In Köln hatten die Antifa CGN, das Bündnis gegen Antisemitismus, die Deutsch-Israelische Gesellschaft AG Köln und die Kölnische Gesellschaft für Christlich-Jüdische Zusammenarbeit am 20. Mai zu einer Solidaritätsdemo unter dem Motto »Gegen jeden Antisemitismus. We stand with Israel« auf dem Heumarkt aufgerufen. In Deutschland müsse der Schutz für jüdische Einrichtungen und Synagogen sowie für Gedenkorte, die an die nationalsozialistische Judenverfolgung erinnern, massiv erhöht werden, forderten sie.

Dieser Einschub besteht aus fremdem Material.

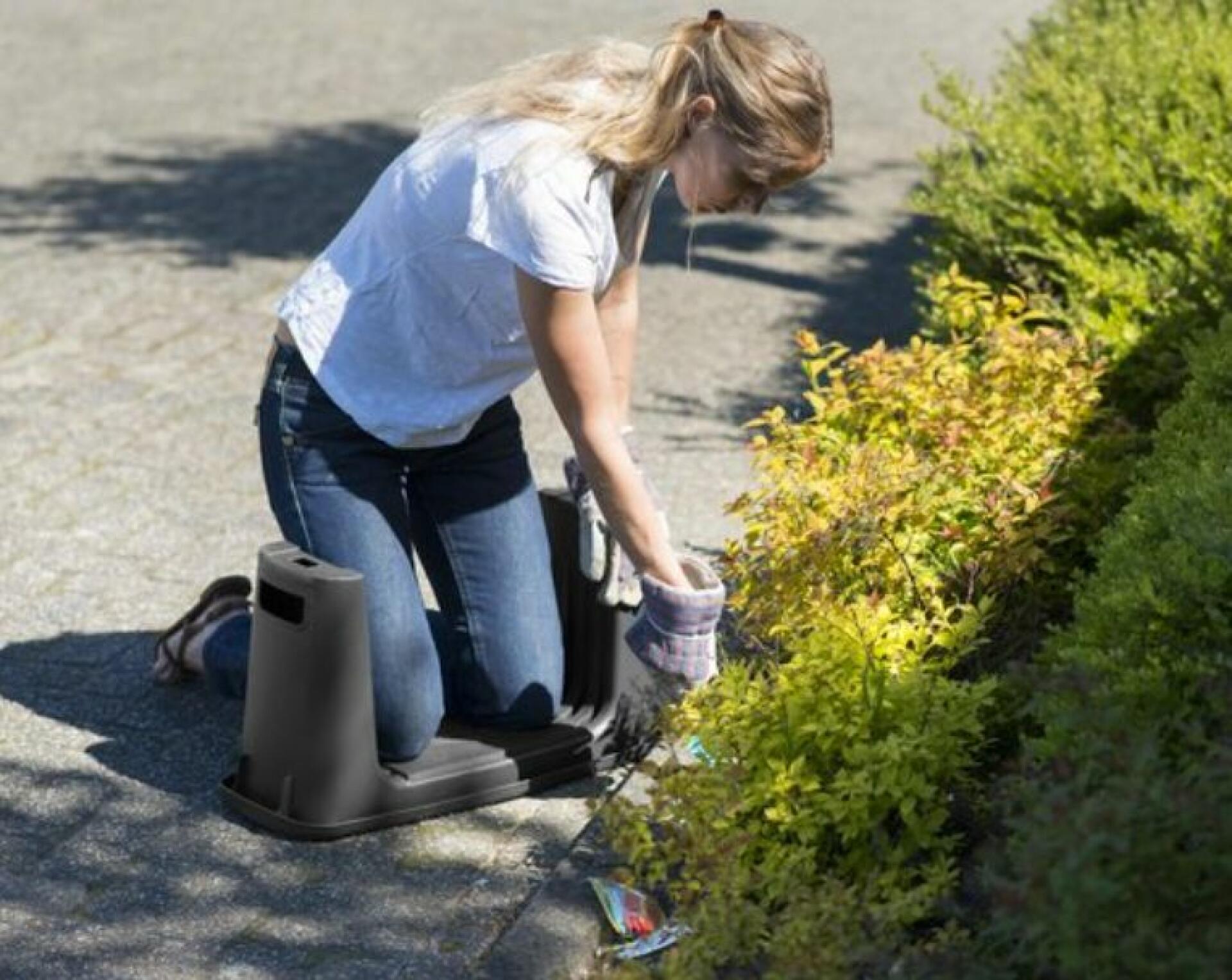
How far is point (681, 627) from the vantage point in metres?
4.24

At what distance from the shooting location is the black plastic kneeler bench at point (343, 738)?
4387 millimetres

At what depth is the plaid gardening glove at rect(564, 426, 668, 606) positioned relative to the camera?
15.5 ft

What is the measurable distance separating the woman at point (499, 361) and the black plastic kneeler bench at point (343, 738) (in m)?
Answer: 0.09

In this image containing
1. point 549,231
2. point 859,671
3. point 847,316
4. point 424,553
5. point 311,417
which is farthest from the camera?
point 847,316

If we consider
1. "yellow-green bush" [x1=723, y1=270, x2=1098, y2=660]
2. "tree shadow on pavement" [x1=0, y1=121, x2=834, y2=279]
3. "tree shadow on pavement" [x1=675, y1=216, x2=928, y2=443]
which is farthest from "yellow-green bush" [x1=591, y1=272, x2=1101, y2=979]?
"tree shadow on pavement" [x1=0, y1=121, x2=834, y2=279]

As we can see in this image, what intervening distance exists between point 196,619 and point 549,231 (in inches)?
59.9

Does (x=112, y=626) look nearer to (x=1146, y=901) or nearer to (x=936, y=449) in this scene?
(x=936, y=449)

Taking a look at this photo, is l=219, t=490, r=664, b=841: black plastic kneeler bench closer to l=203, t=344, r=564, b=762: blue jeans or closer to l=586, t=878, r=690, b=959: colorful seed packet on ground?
l=203, t=344, r=564, b=762: blue jeans

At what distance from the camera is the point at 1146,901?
9.75 ft

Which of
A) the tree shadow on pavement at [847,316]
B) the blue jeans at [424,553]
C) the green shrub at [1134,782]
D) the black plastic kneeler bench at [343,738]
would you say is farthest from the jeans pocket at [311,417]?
the tree shadow on pavement at [847,316]

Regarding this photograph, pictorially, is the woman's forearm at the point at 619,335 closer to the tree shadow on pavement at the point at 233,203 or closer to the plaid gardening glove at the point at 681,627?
the plaid gardening glove at the point at 681,627

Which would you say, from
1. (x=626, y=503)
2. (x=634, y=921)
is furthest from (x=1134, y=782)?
(x=626, y=503)

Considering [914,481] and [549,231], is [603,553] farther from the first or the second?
[549,231]

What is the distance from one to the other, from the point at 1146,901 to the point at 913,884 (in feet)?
3.43
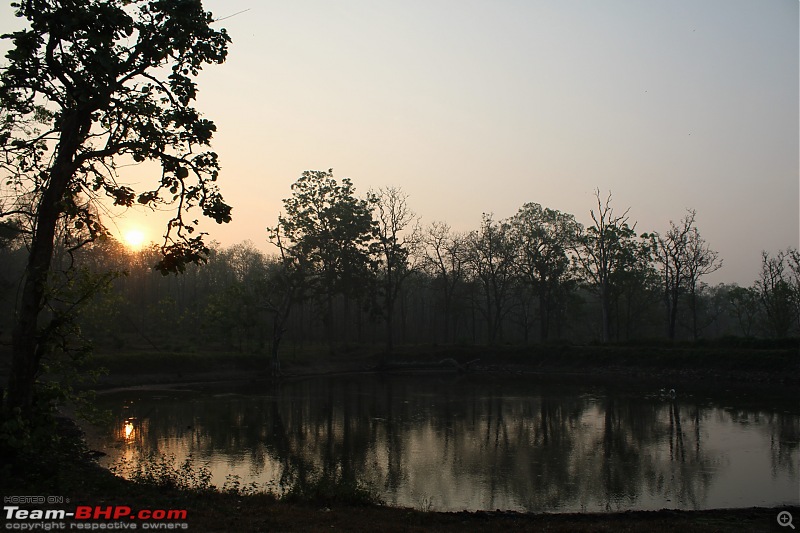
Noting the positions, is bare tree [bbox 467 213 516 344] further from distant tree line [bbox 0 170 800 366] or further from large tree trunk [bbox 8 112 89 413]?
large tree trunk [bbox 8 112 89 413]

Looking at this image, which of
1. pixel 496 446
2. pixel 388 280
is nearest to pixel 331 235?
pixel 388 280

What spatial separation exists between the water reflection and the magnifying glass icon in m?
1.62

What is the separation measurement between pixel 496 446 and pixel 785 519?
31.2 feet

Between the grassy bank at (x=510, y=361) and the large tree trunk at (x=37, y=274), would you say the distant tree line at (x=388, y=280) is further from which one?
the large tree trunk at (x=37, y=274)

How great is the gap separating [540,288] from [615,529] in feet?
167

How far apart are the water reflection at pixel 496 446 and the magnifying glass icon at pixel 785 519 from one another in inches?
63.6

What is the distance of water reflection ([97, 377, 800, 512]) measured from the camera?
45.3 feet

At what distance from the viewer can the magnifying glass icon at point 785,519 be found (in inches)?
418

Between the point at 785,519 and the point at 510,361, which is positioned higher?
the point at 785,519

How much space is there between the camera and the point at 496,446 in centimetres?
1950

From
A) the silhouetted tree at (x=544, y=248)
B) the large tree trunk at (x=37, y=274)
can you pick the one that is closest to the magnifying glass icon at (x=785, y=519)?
the large tree trunk at (x=37, y=274)

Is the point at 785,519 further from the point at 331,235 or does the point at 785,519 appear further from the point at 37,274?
the point at 331,235

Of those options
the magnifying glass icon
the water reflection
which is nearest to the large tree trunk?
the water reflection

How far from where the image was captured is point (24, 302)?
11.4 metres
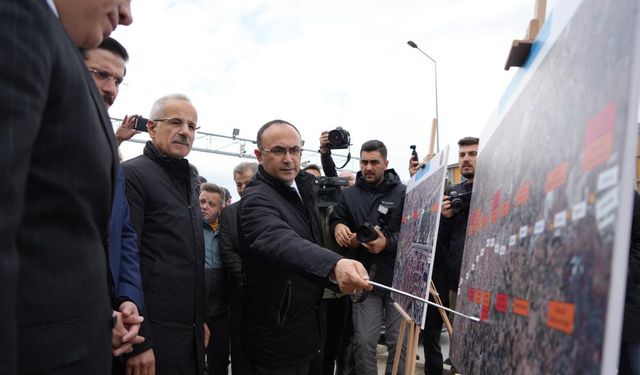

Runder Tisch In Marburg hatte am Donnerstag der Runde Tisch der Religionen zusammen mit dem Verein Gemeinsam e.V. zu einer Mahnwache mit Friedensgebet gegen Antisemitismus und die Gewalt im Nahen Osten aufgerufen. »Als Juden, Christen, Muslime und Menschen anderer Konfessionen in Marburg wollten wir klarmachen, dass wir uns nicht durch Hass und Hetze auseinanderdividieren lassen«, sagte Initiatorin Monika Bunk. Ganz gleich, wie man persönlich über den Nahostkonflikt denke: »Antisemitismus geht weder hier noch dort.«
Maya Zehden, Vizepräsidentin der DIG Deutschland, betonte: »Die zahlreichen Solidaritätsveranstaltungen für Israel machen Juden in Deutschland Mut.« Mit Blick auf die anti-israelischen Hassdemonstra-
tionen rief sie die Politik zum Handeln auf. »Wenn Fahnen nicht gezeigt werden können, ohne eine Eskalation zu befürchten, dann sollten politisch Verantwortliche das nicht länger ignorieren«, forderte Zehden.